Wednesday 7 March 2018

EMDR

    Here we are in March then, after a weekend during which we had unseasonal snowfall over the British Isles, today had a real air of spring. I even saw some bees having a go at our winter blossom bush.

    I last wrote here in December, and that's an unusually long gap for me. It's not been an easy two months, and I've been firefighting to keep my work going. The last eight years have taken a significant psychological toll on me, and facing up to some past traumas from school and other moments in earlier life has come together with the huge stress of a complete loss of trust in the ever changing field of what is possible in my medical pathway to leave me in a bit of a state.

    I have a couple of things today I didn't have a couple of weeks ago though, first I have a proper undisputed referral for surgery, and second I've started therapy for all that trauma and psychological toll I was talking about. I'll believe the surgery is real when I wake up from the anaesthesia and they finally can't take it away from me, but the therapy has been a very tangible thing that has already had an effect.

    EMDR, or Eye Movement Desensitisation and Reprocessing, is a technique for locking away trauma that works under the assumption that the things coming back to bother you haven't been processed by the brain in the way most memories are. As I understand it REM sleep allows us to put away the happenings of the day, into long-term storage if you will, and sometimes that process is not effective and these memories hang around to plague us. EMDR tries to replicate this eye movement while guiding you through some of the trauma, the idea being that it does the same filing task.
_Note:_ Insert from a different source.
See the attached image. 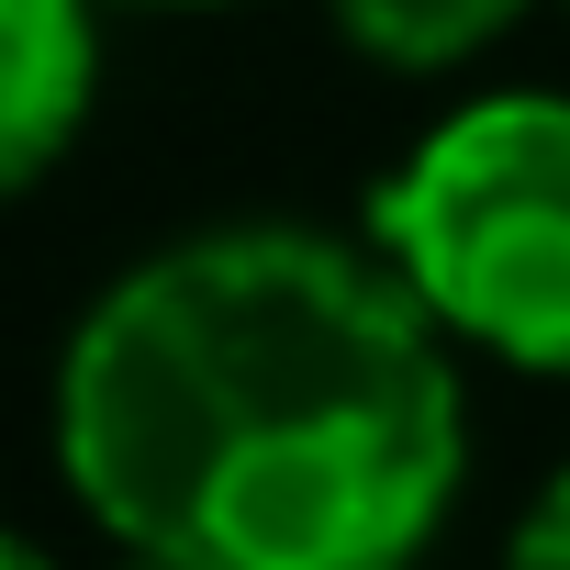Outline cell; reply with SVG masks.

   Does it work? Far too early to tell. It's quite intense, and upsetting. I went to a school which I would not send my children too, but that some parents would sell Granny to get little Tarquin into. I didn't choose it, my mother pushed all of us into scholarships at academic hothouse schools, and I was the outsider at every point. Nobody gives a crap about the psychological scars of a shit time at one of the so-called best schools unless someone pulled their knob out at you, so the huge number of people like me with problems in later life that didn't involve anything like that are left hanging. There are support groups for people who went to boarding schools, but in my case I fall through the cracks as a day school pupil. As you can imagine, bringing all that kind of stuff up is ... difficult.

    You are warned that it'll affect you for a few days afterwards, and it's true. I've not been in a good place at all over the last few months, but the last few days since the therapy have been a bit grim. I know it would be a hell of a lot worse with testosterone, I have always said I hated the aggression that came with being a bloke.

    So there we are. Slow, tired, beset by trauma. It will get better, this is part of the therapy. As to the surgery, when that comes is anyone's guess. I've given up. Within the year seem likely though, and that can only be a good thing.